I spent last night mesmerized by a gorgeous new book, Wise Trees, by Diane Cook and Len Jenshel, which I think is going to be my Christmas gift to just about everyone on my list this year. Here’s a quote from the introductory essay by Verlyn Klinkenborg:

What trees do in their own quiet way is allow us to think about scale, and they do that better than anything but stars in the night sky. 

If you plant a white-oak acorn, you’ll probably think to yourself, “I’ll be dead before this tree is fully grown.” That’s a thought about scale, because a white oak can easily live for three hundred years. With that question comes another: “Will the tree from this acorn ever grow old?” 

That could be a question about climate change, but it’s also about patterns of land use and the customs and duration of property ownership. The hills of New England are more heavily wooded now than they’ve been since the late eighteenth century. By 1850, thanks to agriculture and industry, they were nearly as naked as they were when the glaciers receded some 14,000 years ago. That too is a thought about scale.

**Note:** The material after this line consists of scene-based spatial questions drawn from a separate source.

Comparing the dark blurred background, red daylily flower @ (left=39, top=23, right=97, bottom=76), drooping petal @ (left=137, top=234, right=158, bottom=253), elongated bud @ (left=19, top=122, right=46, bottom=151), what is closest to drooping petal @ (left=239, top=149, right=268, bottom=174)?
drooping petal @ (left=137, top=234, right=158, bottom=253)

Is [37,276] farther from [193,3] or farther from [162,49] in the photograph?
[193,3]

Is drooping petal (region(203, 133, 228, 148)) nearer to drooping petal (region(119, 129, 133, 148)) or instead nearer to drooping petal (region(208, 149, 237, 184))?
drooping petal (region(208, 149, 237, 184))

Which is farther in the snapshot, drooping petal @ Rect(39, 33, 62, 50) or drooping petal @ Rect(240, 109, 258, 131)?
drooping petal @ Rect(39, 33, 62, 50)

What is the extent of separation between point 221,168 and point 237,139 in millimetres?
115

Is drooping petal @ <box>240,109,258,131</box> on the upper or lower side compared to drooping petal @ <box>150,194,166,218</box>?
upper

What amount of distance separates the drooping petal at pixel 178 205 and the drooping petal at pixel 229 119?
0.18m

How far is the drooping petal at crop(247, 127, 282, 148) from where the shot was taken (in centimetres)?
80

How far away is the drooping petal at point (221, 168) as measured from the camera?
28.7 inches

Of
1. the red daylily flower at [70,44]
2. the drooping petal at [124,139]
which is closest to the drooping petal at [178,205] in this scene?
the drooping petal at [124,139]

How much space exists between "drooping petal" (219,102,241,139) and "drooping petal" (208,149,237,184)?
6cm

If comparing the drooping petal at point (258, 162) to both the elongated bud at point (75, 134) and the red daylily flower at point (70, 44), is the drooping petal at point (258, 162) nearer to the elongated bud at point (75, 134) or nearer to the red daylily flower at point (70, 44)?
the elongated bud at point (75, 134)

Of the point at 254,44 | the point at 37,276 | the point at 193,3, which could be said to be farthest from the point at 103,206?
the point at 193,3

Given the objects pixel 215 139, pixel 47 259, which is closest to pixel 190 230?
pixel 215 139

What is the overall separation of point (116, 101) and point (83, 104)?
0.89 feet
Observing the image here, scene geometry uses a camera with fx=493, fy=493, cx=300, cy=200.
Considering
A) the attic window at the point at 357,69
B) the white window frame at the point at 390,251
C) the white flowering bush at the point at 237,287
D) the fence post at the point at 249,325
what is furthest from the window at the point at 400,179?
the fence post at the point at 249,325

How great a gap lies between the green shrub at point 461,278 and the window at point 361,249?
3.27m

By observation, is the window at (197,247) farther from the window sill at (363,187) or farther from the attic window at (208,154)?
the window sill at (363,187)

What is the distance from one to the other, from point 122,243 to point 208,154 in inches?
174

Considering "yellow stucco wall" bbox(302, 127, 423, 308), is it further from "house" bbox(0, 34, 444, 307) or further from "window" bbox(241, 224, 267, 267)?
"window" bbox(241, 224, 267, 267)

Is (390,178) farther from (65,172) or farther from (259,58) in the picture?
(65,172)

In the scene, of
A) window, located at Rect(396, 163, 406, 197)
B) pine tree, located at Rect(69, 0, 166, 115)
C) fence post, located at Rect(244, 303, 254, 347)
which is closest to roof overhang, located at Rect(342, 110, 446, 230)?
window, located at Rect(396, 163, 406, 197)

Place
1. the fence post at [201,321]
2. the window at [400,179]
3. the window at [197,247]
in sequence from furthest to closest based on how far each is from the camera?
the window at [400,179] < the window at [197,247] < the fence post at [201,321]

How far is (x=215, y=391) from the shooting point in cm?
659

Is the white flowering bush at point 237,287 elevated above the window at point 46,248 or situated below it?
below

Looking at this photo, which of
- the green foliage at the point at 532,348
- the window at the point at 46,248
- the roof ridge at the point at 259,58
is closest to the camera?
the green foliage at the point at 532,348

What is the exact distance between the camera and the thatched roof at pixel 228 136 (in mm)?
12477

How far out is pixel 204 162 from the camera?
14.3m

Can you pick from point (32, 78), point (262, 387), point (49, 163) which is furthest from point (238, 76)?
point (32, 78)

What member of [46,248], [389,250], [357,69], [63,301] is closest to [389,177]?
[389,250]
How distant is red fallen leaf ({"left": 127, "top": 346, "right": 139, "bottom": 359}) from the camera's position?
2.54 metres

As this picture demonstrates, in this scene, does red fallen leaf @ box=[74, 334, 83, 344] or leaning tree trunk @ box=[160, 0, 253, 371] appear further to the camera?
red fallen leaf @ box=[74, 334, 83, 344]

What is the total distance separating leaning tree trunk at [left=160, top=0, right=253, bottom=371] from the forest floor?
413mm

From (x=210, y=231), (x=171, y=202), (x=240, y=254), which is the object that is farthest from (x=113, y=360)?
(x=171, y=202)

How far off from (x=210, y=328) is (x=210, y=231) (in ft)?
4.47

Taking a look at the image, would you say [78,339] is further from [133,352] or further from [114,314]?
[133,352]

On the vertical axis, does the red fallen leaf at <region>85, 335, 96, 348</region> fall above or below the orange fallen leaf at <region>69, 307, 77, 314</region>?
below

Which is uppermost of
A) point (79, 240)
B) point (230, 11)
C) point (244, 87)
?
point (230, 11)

It’s worth coming at this idea from another direction. To see what I mean, try a thought experiment. Humans have always been framed by trees, from the original savannah onward. As Emerson put it, “They nod to me, and I to them.”

So imagine inhabiting a world where the largest tress are only shoulder hight and live just a single human generation: twenty to twenty-five years, considerably shorter than the average human lifespan. Suppose too that they decompose after death as swiftly as we do. Picture yourself walking among the forests of that strange arboreal world, gazing across the treetops like a giraffe in an apple orchard.

How would it feel? How would it change your conception of who you are? In our world, we’re dwarfed, outlasted, even humbled by trees. What little modesty we have as a species may depend partly on that fact….

Every solitary, ancient tree is by definition a survivor, a sentinel from the past. We tend not to say that what it has survived is us….

What do we say when every ancient tree is a surviver and every standing forest a remnant? One thing that occurs to me is this: if, as a species, we ever learn to withhold ourselves, to think of trees and forests not as survivors but as citizens, then the natural fecundity of Earth would astonish us. I’d like to be an emigrant to a new world on an old planet, where nature at its grandest belongs not only to the past but to the future.